Start of Source data

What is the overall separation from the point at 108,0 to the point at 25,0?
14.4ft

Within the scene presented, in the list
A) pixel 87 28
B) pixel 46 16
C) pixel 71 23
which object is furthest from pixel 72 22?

End of Source data

## [To be done]
Please return all the lines above as a JSON list of strings, one string per line, with blank lines left out.

## [Result below]
[
  "What is the overall separation from the point at 108,0 to the point at 25,0?",
  "14.4ft",
  "Within the scene presented, in the list",
  "A) pixel 87 28",
  "B) pixel 46 16",
  "C) pixel 71 23",
  "which object is furthest from pixel 72 22?"
]